Scan the records below and copy every line that contains the string "California".

── Data for processing ──

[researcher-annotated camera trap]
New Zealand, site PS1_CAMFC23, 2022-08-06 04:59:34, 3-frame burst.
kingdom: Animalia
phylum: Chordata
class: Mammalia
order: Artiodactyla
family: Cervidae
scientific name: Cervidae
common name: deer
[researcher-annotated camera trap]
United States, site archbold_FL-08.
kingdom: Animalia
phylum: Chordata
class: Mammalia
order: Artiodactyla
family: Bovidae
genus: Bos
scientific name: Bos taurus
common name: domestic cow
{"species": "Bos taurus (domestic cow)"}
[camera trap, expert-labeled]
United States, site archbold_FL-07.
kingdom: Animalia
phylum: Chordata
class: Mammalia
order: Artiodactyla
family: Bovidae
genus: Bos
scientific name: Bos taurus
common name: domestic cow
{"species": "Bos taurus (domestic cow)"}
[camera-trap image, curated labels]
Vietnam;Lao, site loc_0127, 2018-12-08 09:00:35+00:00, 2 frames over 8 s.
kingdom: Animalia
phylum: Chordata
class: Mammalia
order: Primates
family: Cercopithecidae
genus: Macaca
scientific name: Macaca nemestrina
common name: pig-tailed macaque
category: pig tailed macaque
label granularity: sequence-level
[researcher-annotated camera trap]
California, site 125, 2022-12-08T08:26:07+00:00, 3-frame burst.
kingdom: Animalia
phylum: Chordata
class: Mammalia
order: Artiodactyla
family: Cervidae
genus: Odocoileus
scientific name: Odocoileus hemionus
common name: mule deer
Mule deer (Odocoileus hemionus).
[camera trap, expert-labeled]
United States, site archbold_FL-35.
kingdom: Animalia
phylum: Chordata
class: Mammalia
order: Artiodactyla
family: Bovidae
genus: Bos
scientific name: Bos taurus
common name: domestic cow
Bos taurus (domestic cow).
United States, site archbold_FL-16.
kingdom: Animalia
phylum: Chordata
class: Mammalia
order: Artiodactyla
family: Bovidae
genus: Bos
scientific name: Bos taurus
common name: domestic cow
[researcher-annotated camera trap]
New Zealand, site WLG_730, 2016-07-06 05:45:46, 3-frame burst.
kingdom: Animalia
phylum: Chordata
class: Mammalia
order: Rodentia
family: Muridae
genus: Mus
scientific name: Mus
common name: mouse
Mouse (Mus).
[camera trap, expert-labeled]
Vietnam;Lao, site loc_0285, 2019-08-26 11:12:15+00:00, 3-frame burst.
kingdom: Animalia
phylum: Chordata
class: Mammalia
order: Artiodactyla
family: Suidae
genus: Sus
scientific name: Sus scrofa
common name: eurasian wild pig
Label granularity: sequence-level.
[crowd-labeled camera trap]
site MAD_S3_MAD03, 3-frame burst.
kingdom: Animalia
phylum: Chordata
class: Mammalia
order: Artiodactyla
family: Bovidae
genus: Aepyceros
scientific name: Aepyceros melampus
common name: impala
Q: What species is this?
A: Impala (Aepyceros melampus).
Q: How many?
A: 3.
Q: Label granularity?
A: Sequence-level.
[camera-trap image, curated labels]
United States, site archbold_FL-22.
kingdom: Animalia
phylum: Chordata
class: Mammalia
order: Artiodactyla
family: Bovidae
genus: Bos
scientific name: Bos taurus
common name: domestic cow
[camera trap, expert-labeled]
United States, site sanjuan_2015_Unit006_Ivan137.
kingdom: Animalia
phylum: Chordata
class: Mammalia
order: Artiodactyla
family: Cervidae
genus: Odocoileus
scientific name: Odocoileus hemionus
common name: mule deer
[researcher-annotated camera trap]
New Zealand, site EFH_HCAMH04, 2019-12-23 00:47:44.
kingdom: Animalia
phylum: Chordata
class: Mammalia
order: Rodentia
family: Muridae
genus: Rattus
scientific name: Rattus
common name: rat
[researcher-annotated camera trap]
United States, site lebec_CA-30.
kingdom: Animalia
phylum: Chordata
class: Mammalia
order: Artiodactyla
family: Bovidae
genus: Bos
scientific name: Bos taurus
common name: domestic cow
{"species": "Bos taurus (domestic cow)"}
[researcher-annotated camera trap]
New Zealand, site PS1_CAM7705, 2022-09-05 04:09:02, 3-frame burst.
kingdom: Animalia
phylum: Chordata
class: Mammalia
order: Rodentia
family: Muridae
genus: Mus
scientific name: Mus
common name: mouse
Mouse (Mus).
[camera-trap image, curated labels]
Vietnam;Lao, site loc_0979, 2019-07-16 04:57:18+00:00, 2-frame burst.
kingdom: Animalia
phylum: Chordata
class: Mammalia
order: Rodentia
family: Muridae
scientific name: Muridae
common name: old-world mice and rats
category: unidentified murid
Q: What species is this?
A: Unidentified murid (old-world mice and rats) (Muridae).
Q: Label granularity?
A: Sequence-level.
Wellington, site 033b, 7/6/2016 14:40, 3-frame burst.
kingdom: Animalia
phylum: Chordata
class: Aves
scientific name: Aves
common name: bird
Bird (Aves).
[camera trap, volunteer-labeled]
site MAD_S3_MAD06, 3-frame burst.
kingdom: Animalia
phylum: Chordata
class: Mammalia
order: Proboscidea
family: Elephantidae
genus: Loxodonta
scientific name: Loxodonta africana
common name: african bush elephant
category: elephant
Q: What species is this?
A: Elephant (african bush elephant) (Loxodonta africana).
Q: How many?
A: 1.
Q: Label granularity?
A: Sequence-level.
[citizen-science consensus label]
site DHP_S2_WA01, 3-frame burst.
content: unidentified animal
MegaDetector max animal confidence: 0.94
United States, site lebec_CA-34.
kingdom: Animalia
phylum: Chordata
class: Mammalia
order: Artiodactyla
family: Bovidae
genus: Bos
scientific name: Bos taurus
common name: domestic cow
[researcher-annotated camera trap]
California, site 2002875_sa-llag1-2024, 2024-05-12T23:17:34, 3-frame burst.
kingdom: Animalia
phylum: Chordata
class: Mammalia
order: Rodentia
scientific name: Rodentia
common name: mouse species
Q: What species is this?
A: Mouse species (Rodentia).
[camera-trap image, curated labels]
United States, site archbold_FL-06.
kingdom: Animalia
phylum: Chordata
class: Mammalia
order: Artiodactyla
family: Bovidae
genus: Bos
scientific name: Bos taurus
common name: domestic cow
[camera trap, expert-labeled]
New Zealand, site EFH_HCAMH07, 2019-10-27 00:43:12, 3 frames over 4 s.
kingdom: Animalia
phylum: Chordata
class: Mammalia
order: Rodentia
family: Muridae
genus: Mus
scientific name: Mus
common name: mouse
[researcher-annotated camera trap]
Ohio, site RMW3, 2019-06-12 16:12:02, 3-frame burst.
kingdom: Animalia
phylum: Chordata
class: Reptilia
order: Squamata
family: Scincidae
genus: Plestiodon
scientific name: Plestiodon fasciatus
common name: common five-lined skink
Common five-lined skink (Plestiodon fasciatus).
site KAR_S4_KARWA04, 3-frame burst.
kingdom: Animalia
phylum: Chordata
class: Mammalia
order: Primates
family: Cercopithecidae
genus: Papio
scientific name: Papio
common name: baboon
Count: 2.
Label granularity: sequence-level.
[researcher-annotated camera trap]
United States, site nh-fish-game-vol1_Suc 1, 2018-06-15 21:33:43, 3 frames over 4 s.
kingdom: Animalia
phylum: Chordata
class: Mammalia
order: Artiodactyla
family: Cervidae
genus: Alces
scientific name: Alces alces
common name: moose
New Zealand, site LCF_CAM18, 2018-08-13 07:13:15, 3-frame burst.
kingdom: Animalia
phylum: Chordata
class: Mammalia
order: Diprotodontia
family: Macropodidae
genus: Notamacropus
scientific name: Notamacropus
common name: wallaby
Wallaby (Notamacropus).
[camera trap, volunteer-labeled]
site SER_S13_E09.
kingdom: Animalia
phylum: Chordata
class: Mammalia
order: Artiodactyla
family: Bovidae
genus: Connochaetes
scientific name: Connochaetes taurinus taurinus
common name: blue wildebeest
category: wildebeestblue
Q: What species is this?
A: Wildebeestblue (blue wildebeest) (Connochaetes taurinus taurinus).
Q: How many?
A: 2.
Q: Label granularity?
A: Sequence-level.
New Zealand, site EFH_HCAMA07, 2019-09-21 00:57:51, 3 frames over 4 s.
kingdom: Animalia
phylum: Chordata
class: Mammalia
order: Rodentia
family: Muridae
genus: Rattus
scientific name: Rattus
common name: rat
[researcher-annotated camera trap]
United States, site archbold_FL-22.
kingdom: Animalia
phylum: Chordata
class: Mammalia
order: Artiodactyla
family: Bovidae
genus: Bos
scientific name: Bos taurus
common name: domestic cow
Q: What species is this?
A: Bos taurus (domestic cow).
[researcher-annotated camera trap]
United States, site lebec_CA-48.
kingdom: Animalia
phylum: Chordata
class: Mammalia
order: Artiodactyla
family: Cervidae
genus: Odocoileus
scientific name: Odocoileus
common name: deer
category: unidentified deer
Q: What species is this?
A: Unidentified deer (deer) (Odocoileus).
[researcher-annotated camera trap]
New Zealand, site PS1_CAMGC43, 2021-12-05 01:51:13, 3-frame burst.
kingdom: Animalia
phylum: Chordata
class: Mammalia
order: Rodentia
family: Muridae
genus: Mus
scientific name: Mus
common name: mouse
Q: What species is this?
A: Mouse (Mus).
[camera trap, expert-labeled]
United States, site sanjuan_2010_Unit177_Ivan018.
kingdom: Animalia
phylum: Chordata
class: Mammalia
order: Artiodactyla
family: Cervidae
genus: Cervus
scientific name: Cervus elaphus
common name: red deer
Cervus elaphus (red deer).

───

■ Completed task
California, site 125, 2022-12-08T08:26:07+00:00, 3-frame burst.
California, site 2002875_sa-llag1-2024, 2024-05-12T23:17:34, 3-frame burst.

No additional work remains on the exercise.